Sanford, Robert April 1, 2016, 7:31 p.m. UTC | #2
Hi Cristian,

In hindsight, I was overly agressive in proposing the same change
(approach #2, as you call it below) for rte_port_ring and rte_port_sched.
Changing local variable bsz_mask to uint64_t should be sufficient.

Please see additional comments inline below.

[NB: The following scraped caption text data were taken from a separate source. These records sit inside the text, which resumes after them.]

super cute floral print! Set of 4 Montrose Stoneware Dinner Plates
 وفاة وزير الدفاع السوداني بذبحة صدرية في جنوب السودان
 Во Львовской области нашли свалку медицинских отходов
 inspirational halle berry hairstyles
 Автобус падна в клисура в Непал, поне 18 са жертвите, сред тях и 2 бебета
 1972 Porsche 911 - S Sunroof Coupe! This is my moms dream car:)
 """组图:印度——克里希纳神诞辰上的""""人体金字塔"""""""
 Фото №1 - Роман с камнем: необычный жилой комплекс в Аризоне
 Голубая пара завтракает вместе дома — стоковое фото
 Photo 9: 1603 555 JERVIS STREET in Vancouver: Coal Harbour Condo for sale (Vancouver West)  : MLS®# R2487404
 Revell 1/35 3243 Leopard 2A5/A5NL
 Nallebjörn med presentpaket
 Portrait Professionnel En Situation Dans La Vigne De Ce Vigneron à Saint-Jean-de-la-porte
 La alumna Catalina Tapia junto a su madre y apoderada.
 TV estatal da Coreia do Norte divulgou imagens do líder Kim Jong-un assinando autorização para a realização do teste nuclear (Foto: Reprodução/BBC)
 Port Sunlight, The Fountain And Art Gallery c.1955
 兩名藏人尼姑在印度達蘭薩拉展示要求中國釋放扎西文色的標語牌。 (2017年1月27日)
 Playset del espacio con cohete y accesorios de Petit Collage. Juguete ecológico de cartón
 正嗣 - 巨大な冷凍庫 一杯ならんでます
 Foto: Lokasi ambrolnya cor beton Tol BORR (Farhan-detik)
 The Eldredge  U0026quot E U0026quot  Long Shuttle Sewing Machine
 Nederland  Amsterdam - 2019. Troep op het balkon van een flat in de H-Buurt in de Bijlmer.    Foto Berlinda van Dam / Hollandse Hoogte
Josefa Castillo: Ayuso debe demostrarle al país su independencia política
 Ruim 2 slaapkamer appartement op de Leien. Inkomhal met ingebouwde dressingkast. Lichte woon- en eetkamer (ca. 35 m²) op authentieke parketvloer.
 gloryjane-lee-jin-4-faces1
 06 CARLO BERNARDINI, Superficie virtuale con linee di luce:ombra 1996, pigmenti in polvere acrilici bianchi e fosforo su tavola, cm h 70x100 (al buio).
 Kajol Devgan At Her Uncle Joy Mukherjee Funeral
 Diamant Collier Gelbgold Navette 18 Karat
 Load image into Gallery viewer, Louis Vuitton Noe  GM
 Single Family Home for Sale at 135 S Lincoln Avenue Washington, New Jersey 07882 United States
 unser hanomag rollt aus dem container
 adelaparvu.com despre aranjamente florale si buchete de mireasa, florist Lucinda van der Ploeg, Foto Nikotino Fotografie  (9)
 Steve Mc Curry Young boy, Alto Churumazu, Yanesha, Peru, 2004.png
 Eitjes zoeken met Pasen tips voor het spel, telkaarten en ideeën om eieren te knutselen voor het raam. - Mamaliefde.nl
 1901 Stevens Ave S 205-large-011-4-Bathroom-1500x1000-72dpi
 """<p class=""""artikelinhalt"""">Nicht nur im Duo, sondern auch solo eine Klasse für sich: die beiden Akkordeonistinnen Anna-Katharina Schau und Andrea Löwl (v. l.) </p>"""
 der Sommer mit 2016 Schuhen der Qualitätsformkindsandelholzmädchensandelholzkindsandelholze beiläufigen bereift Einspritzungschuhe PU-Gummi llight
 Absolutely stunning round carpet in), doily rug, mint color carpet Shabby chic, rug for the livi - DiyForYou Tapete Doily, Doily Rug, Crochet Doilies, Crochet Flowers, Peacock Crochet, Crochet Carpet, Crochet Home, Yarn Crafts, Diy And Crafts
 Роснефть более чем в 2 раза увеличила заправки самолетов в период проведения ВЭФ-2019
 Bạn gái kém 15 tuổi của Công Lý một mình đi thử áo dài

On 3/31/16 11:41 AM, "Dumitrescu, Cristian"
<cristian.dumitrescu@intel.com> wrote:
>> -----Original Message-----
>> From: Robert Sanford [mailto:rsanford2@gmail.com]
>> Sent: Monday, March 28, 2016 9:52 PM
>> To: dev@dpdk.org; Dumitrescu, Cristian <cristian.dumitrescu@intel.com>
>> Subject: [PATCH 3/4] port: fix full burst checks in f_tx_bulk ops
>> 
>> For several f_tx_bulk functions in rte_port_{ethdev,ring,sched}.c,
>> it appears that the intent of the bsz_mask logic is to test whether
>> pkts_mask contains a full burst (i.e., the <tx_burst_sz> least
>> significant bits are set).
>> 
>> There are two problems with the bsz_mask code: 1) It truncates
>> by using the wrong size for local variable uint32_t bsz_mask, and
>
>This is indeed a bug: although port->bsz_mask is always defined as
>uint64_t, there are several places where we cache it to a local variable
>which is defined as 32-bit by mistake: uint32_t bsz = p->bsz_mask.
>Thanks, Robert!
>
>> 2) We may pass oversized bursts to the underlying ethdev/ring/sched,
>> e.g., tx_burst_sz=16, bsz_mask=0x8000, and pkts_mask=0x1ffff
>> (17 packets), results in expr==0, and we send a burst larger than
>> desired (and non-power-of-2) to the underlying tx burst interface.
>> 
>
>As stated in another related email, this is done by design, with the key
>assumption being that larger TX burst sizes will always be beneficial. So
>tx_burst_size is, by design, a requirement for the *minimal* value of the
>TX burst size rather than the *exact* value for the burst size.
>As an example, when the TX burst size of 32 is set, then larger burst
>sizes of 33, 34, ..., 40, 41, ..., 48, ..., 64 are welcomed and sent out
>as a single burst rather than breaking in into multiple fixed size
>32-packet bursts. 
>For PMDs, burst size (smaller than 64) is typically much lower than the
>TX ring size (typical value for IXGBE: 512). Same for rte_ring.
>
>So what we are debating here is which of the following two approaches is
>better:
>Approach 1: Consider tx_burst_sz as the minimal burst size, welcome
>larger bursts and send them as a single burst (i.e. do not break them
>into fixed tx_burst_sz bursts). This is the existing approach used
>consistently everywhere in librte_port.
>Approach 2: Consider tx_burst_sz as an exact burst size requirement, any
>larger incoming burst is broken into fixed size bursts of exactly
>tx_burst_sz packets before send. This is the approach suggested by Robert.
>
>I think we should go for the approach that gives the best performance.
>Personally, I think Approach 1 (existing) is doing this, but I would like
>to get more fact-based opinions from the people on this mail list (CC-ing
>a few key folks), especially PMD and ring maintainers. What is your
>experience, guys?


I only advocate approach #2 (for rte_port_ethdev) if we can't be certain
of the semantics of the underlying rte_eth_tx_burst(). e.g., if we attempt
to send 33 packets, and it never enqueues more than 32.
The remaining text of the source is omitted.